Titel: Chiffren im Schnee
Autoren: Katharina Berlinger
Vom Netzwerk:
gelernt.
    Sie liess dem Mädchen keine Zeit zu sinnlosem Händeringen, die Frau Baronin musste notdürftig gereinigt und dann ins Bett geschafft werden. Auf Annas Geheiss besorgte Elsa neues Bettzeug, Laken und Bezüge. Die zerschlissene Matratze wurde umgedreht, mehr konnten sie im Moment nicht tun. Zu viert verfrachteten sie die inzwischen von Früchten und Sauce gereinigte und züchtig bedeckte Freifrau in das Bett.
    Nach einer kurzen Predigt über Schwatzhaftigkeit und den guten Ruf des Hauses schickte Anna Elsa und Marie nach unten, damit sie sich endlich den Salons widmen konnten. Die Zofe sollte weiter die Zimmer der Kleinen Suite aufräumen und sich um ihre Herrschaft kümmern.
    Anna rief Doktor Reber an und bat ihn um einen frühen Hausbesuch. An der Réception meldete sie, dass es einen «Zwischenfall» gegeben habe.
    Bis zum Morgenessen hatte sie noch etwas Zeit. Sie kehrte ins Dachgeschoss zurück, wo die Angestellten des Grand Hotels und die Dienstboten der vornehmeren Gäste, die ohne Dienerschaft nicht reisen konnten, ihre Bleibe hatten. Im rechten Seitenflügel war das weibliche Personal untergebracht – hier teilten sich jeweils mehrere Mädchen eines der kleinen, engen Zimmer unter der Dachschräge.
    Als Gouvernante hatte Anna allerdings eine Kammer für sich. Sie öffnete das Fenster, räumte das Nachthemd weg, machte ihr Bett und schaffte auf dem Waschtisch Ordnung. Auf dem kleinen Beistelltisch, den sie unter dem Fenster als Schreibtisch eingerichtet hatte, lagen ein paar Holzspäne vom Bleistift-Anspitzen. Sie wischte sie mit der Hand in den Papierkorb und rückte den Zettelkasten mit den Notizen zu den regelmässig im Splendid logierenden Gästen gerade. Eine Gouvernante konnte sich keine Unordnung leisten.

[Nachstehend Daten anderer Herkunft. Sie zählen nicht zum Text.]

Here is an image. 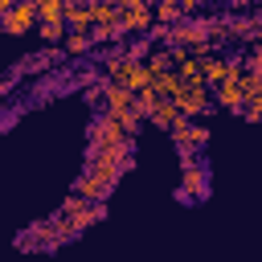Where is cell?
<instances>
[{
	"instance_id": "obj_1",
	"label": "cell",
	"mask_w": 262,
	"mask_h": 262,
	"mask_svg": "<svg viewBox=\"0 0 262 262\" xmlns=\"http://www.w3.org/2000/svg\"><path fill=\"white\" fill-rule=\"evenodd\" d=\"M57 217H66L74 233H82V229H90L94 221H102V217H106V205H102V201H86V196H78V192H74V196H66V205H61V213H57Z\"/></svg>"
},
{
	"instance_id": "obj_2",
	"label": "cell",
	"mask_w": 262,
	"mask_h": 262,
	"mask_svg": "<svg viewBox=\"0 0 262 262\" xmlns=\"http://www.w3.org/2000/svg\"><path fill=\"white\" fill-rule=\"evenodd\" d=\"M119 147H131V135L119 127V119L102 115L90 123V151H119Z\"/></svg>"
},
{
	"instance_id": "obj_3",
	"label": "cell",
	"mask_w": 262,
	"mask_h": 262,
	"mask_svg": "<svg viewBox=\"0 0 262 262\" xmlns=\"http://www.w3.org/2000/svg\"><path fill=\"white\" fill-rule=\"evenodd\" d=\"M168 102L188 119V115H205V111L213 106V94H209V86H205V82H180V90H176Z\"/></svg>"
},
{
	"instance_id": "obj_4",
	"label": "cell",
	"mask_w": 262,
	"mask_h": 262,
	"mask_svg": "<svg viewBox=\"0 0 262 262\" xmlns=\"http://www.w3.org/2000/svg\"><path fill=\"white\" fill-rule=\"evenodd\" d=\"M0 29H4V33H12V37L33 33V29H37V8H33V0H16V4L0 16Z\"/></svg>"
},
{
	"instance_id": "obj_5",
	"label": "cell",
	"mask_w": 262,
	"mask_h": 262,
	"mask_svg": "<svg viewBox=\"0 0 262 262\" xmlns=\"http://www.w3.org/2000/svg\"><path fill=\"white\" fill-rule=\"evenodd\" d=\"M172 139H176V147H180V156H184V164L188 160H196L192 151H201L205 143H209V127H196V123H180V127H172Z\"/></svg>"
},
{
	"instance_id": "obj_6",
	"label": "cell",
	"mask_w": 262,
	"mask_h": 262,
	"mask_svg": "<svg viewBox=\"0 0 262 262\" xmlns=\"http://www.w3.org/2000/svg\"><path fill=\"white\" fill-rule=\"evenodd\" d=\"M151 4H131V8H119V29H123V37L127 33H151Z\"/></svg>"
},
{
	"instance_id": "obj_7",
	"label": "cell",
	"mask_w": 262,
	"mask_h": 262,
	"mask_svg": "<svg viewBox=\"0 0 262 262\" xmlns=\"http://www.w3.org/2000/svg\"><path fill=\"white\" fill-rule=\"evenodd\" d=\"M74 192L78 196H86V201H106L111 192H115V180H106V176H98V172H82L78 180H74Z\"/></svg>"
},
{
	"instance_id": "obj_8",
	"label": "cell",
	"mask_w": 262,
	"mask_h": 262,
	"mask_svg": "<svg viewBox=\"0 0 262 262\" xmlns=\"http://www.w3.org/2000/svg\"><path fill=\"white\" fill-rule=\"evenodd\" d=\"M180 196H209V172H205V164H196V160H188L184 164V184H180Z\"/></svg>"
},
{
	"instance_id": "obj_9",
	"label": "cell",
	"mask_w": 262,
	"mask_h": 262,
	"mask_svg": "<svg viewBox=\"0 0 262 262\" xmlns=\"http://www.w3.org/2000/svg\"><path fill=\"white\" fill-rule=\"evenodd\" d=\"M233 70H237V61H225V57H201V82H205V86L229 82Z\"/></svg>"
},
{
	"instance_id": "obj_10",
	"label": "cell",
	"mask_w": 262,
	"mask_h": 262,
	"mask_svg": "<svg viewBox=\"0 0 262 262\" xmlns=\"http://www.w3.org/2000/svg\"><path fill=\"white\" fill-rule=\"evenodd\" d=\"M98 102H102V115H123V111H131V90H123L115 82H102Z\"/></svg>"
},
{
	"instance_id": "obj_11",
	"label": "cell",
	"mask_w": 262,
	"mask_h": 262,
	"mask_svg": "<svg viewBox=\"0 0 262 262\" xmlns=\"http://www.w3.org/2000/svg\"><path fill=\"white\" fill-rule=\"evenodd\" d=\"M94 16H90V0H70L66 4V29L70 33H90Z\"/></svg>"
},
{
	"instance_id": "obj_12",
	"label": "cell",
	"mask_w": 262,
	"mask_h": 262,
	"mask_svg": "<svg viewBox=\"0 0 262 262\" xmlns=\"http://www.w3.org/2000/svg\"><path fill=\"white\" fill-rule=\"evenodd\" d=\"M213 102L217 106H229V111H242V102H246V90L229 78V82H217L213 86Z\"/></svg>"
},
{
	"instance_id": "obj_13",
	"label": "cell",
	"mask_w": 262,
	"mask_h": 262,
	"mask_svg": "<svg viewBox=\"0 0 262 262\" xmlns=\"http://www.w3.org/2000/svg\"><path fill=\"white\" fill-rule=\"evenodd\" d=\"M147 119H151L156 127H164V131H172V127H180V123H184V115H180V111H176L168 98H160V102L147 111Z\"/></svg>"
},
{
	"instance_id": "obj_14",
	"label": "cell",
	"mask_w": 262,
	"mask_h": 262,
	"mask_svg": "<svg viewBox=\"0 0 262 262\" xmlns=\"http://www.w3.org/2000/svg\"><path fill=\"white\" fill-rule=\"evenodd\" d=\"M66 4L70 0H33L37 20H66Z\"/></svg>"
},
{
	"instance_id": "obj_15",
	"label": "cell",
	"mask_w": 262,
	"mask_h": 262,
	"mask_svg": "<svg viewBox=\"0 0 262 262\" xmlns=\"http://www.w3.org/2000/svg\"><path fill=\"white\" fill-rule=\"evenodd\" d=\"M37 33H41L45 45H57L66 37V20H37Z\"/></svg>"
},
{
	"instance_id": "obj_16",
	"label": "cell",
	"mask_w": 262,
	"mask_h": 262,
	"mask_svg": "<svg viewBox=\"0 0 262 262\" xmlns=\"http://www.w3.org/2000/svg\"><path fill=\"white\" fill-rule=\"evenodd\" d=\"M90 41H94V45H98V41H123L119 20H111V25H90Z\"/></svg>"
},
{
	"instance_id": "obj_17",
	"label": "cell",
	"mask_w": 262,
	"mask_h": 262,
	"mask_svg": "<svg viewBox=\"0 0 262 262\" xmlns=\"http://www.w3.org/2000/svg\"><path fill=\"white\" fill-rule=\"evenodd\" d=\"M61 45H66V53H86V49H90L94 41H90V33H70V29H66Z\"/></svg>"
}]
</instances>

    Anschliessend blickte sie prüfend in den Spiegel. Die modischen Damen trugen luftige, weich hochgesteckte Frisuren. Annas Haar war streng nach hinten gekämmt und im Nacken zu einem Knoten geschlungen, keine vorwitzige Strähne wagte es, sich unbotmässig herauszustehlen. Bluse und Rock – die Gouvernante des Splendid trug keine Schürze – tadellos. Die Schlüssel und das viel gefürchtete Notizbuch samt Bleistift hingen rechts an ihrem Gürtel, links hatte sie einen kleinen Lederbeutel befestigt, in dem ein Taschenmesser, Näh- und Verbandszeug, Streichhölzer und andere nützliche Dinge verstaut waren.
    Als Gouvernante fiel es ihr zu, mit Notfällen und kompromittierenden Situationen, die weibliche Gäste involvierten, diskret fertigzuwerden. Sie war das Pendant zum Concierge, dem Meister der Schlüssel und Zimmer, dessen Motto, sofern er etwas von seinem Beruf verstand, lautete: Tout voir, tout entendre et ne rien dire.
    Für ihre Dienste und Mühen erhielt die Gouvernante Geschenke und Aufmerksamkeiten der Damen, und erledigte sie besonders delikate Aufgaben erfolgreich, war auch mit Zuwendungen der Herren zu rechnen.
    Anna bekleidete diese Position erst seit zwei Jahren, doch sie hatte seit Ende der Schulzeit in Hotels gedient und war mit den Spielregeln ihres Gewerbes bestens vertraut. Und sie verfügte in Herrn Ganz, dem Concierge des Splendid, über einen verlässlichen Verbündeten. Was der Concierge nicht wusste, das wusste die Gouvernante und umgekehrt.
    Das eiserne Gesetz der vornehmen Gesellschaft lautete schlicht «kein Skandal». Es galt, die Reputation der Gäste und des Hauses zu wahren, alles andere war nebensächlich.
    Anna hatte Gouvernanten gekannt – Musterexemplare an Tugend und Aufrichtigkeit –, die ohne zu zögern das Nötige getan hatten, um den Prinzipien des Hauses allzeit gerecht zu werden, selbst wenn es bedeutete, ein junges Mädchen ins Elend zu jagen. Sie fürchtete den Tag, an dem man so etwas von ihr verlangen würde. Seit sie Gouvernante war, ließ sie keine Dummheiten durchgehen und überwachte gewisse männliche Gäste mit Argusaugen. Sie hoffte inbrünstig und – wie sie insgeheim wusste – vergeblich, dass das ausreichen würde.
    Was die feinen Herrschaften hingegen untereinander so alles anstellten, war nicht Annas Angelegenheit – zumindest solange nicht, bis diese als Teil der Dessert-Karte zu ihren Füssen lagen. Sie hatte inzwischen genug Erfahrung, derlei Szenarien als Herausforderung zu betrachten. Allerdings wurde sie von solchen Eskapaden selten überrascht: Für gewöhnlich wusste sie, welche Gäste im Hause dazu neigten, in Schwierigkeiten zu geraten. Die Frau Baronin hatte sie bisher nicht dazu gezählt.